[Pl-seminar] Research talk at BC 11/02/07

Mitchell Wand wand at ccs.neu.edu
Sun Oct 28 15:03:45 EDT 2007


TITLE: Program Verification with Operational Type Theory
Speaker: Aaron Stump
Speaker Affiliation: Washington University in St. Louis

Date: 11-2-2007
Time: 11:00 AM - 12:30 PM
Location: Boston College Fulton Hall 513 (Lynch Center)
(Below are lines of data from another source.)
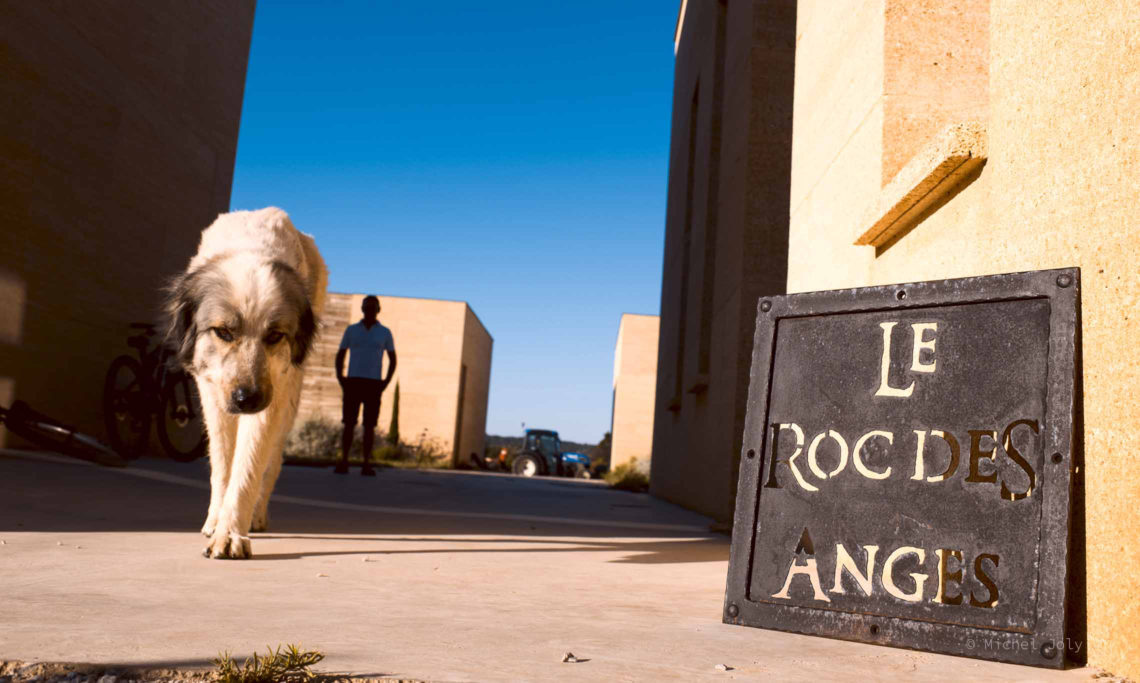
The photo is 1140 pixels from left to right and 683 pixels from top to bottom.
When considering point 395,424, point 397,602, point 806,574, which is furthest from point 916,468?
point 395,424

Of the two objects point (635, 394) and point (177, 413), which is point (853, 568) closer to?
point (177, 413)

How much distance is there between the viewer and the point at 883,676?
1640 millimetres

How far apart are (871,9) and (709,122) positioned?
4699 millimetres

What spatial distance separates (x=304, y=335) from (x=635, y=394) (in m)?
22.5

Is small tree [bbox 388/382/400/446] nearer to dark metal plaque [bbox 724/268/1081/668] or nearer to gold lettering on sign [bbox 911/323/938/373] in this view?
dark metal plaque [bbox 724/268/1081/668]

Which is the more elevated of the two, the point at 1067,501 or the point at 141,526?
the point at 1067,501

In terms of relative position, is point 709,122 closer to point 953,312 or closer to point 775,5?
point 775,5

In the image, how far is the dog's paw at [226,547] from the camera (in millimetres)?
2916

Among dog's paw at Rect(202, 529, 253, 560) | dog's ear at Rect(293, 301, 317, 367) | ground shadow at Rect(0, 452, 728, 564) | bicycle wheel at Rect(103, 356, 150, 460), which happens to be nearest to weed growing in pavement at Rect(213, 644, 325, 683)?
dog's paw at Rect(202, 529, 253, 560)

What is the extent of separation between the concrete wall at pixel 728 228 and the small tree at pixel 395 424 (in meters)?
14.6

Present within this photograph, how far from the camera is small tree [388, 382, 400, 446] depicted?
22875 mm

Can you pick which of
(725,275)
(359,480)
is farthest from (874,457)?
(359,480)

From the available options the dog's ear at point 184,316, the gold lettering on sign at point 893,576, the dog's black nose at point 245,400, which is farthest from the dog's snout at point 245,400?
the gold lettering on sign at point 893,576

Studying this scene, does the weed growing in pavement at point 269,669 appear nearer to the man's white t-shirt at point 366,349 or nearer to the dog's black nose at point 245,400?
the dog's black nose at point 245,400
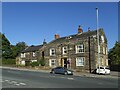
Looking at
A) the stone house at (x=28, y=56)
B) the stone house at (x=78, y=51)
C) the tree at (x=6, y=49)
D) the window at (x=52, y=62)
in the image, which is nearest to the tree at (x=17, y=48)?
the tree at (x=6, y=49)

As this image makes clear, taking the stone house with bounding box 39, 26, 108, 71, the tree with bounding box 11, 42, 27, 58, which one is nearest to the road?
the stone house with bounding box 39, 26, 108, 71

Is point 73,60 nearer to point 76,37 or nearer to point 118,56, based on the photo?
point 76,37

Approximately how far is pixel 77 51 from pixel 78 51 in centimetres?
27

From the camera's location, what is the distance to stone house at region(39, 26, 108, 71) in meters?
51.4

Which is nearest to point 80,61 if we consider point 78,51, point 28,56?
point 78,51

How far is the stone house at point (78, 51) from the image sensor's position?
51.4m

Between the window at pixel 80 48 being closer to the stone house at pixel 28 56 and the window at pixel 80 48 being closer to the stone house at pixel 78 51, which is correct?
the stone house at pixel 78 51

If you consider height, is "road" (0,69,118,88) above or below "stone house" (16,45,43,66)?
below

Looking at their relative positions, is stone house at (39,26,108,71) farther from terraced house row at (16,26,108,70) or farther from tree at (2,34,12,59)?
tree at (2,34,12,59)

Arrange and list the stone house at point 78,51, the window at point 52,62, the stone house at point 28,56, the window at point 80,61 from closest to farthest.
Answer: the stone house at point 78,51 → the window at point 80,61 → the window at point 52,62 → the stone house at point 28,56

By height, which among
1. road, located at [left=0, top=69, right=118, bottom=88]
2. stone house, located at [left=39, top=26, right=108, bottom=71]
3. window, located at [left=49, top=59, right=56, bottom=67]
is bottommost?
road, located at [left=0, top=69, right=118, bottom=88]

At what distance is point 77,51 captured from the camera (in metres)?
53.5

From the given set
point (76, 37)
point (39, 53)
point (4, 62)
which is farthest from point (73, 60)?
point (4, 62)

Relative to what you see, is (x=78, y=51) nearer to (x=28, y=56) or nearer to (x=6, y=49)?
(x=28, y=56)
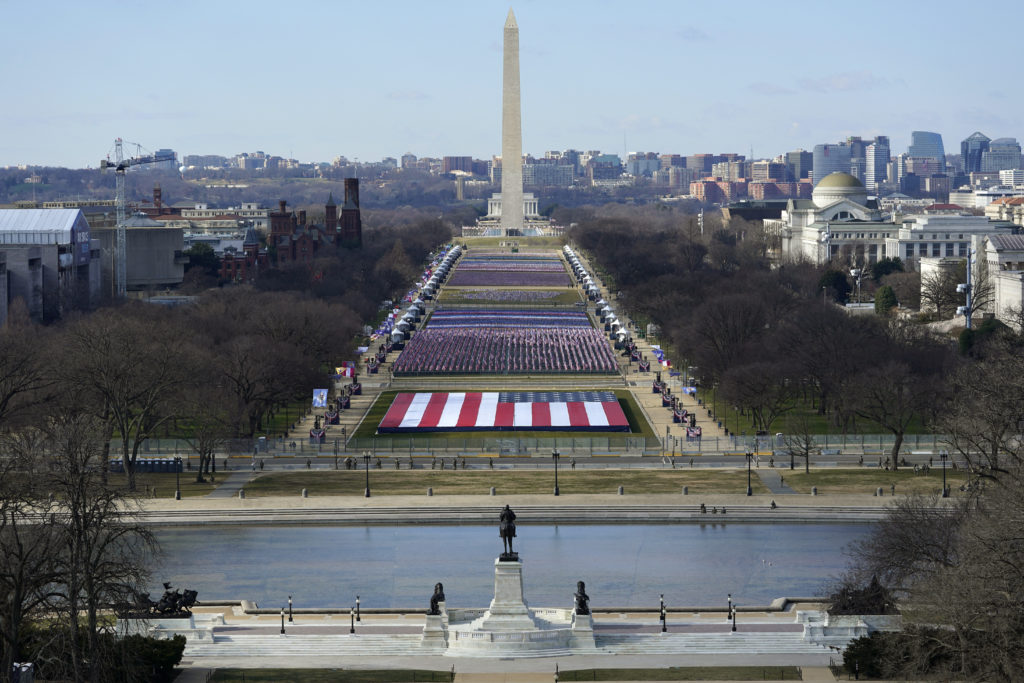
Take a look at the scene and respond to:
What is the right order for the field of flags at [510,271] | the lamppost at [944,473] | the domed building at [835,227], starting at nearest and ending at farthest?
the lamppost at [944,473]
the field of flags at [510,271]
the domed building at [835,227]

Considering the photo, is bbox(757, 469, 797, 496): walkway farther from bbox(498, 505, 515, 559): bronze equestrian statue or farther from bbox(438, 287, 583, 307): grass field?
bbox(438, 287, 583, 307): grass field

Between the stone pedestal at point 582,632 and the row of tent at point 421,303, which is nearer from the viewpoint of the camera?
the stone pedestal at point 582,632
Directions to BC:  http://www.cs.bc.edu/~gtan/contact

ABSTRACT: Operational Type Theory (OpTT) is a formal system for writing
richly typed pure functional programs, and proving properties about
them.  OpTT's main contribution is in allowing possibly diverging or
aborting programs, while retaining both logical soundness and
decidability of type checking.  Traditional type theories based on the
Curry-Howard isomorphism have not been able to achieve this, since
diverging terms are unsound as proofs and spoil decidability of type
equality (which typically involves computation).  OpTT rejects the
Curry-Howard isomorphism, and strictly separates proofs from programs,
and formulas from types.  Nevertheless, proofs and programs can be
mutually dependent, thanks to proof irrelevance, which arises naturally
in OpTT from the separation of proofs and programs.  Example verified
programs include operations on containers like binary search trees,
where we statically verify that invariants like the BST property are
preserved; and language-processing examples such as an untyped lambda
calculus interpreter, where any result returned is verified not to
contain new free variables.

OpTT is being implemented in the Guru tool, a preliminary version of
which is available at www.guru-lang.org, together with a draft paper
on OpTT.

BIO: Aaron Stump received his PhD in Computer Science from Stanford
University in 2002.  His research interests are in language-based
program verification, automated reasoning, and type theory.  With
Hongwei Xi, he co-organizes the Programming Languages meets Program
Verification workshop (www.plpv.org).  With Clark Barrett and Albert
Oliveras, he also co-organizes the Satisfiability Modulo Theories
Competition (www.smt-comp.org).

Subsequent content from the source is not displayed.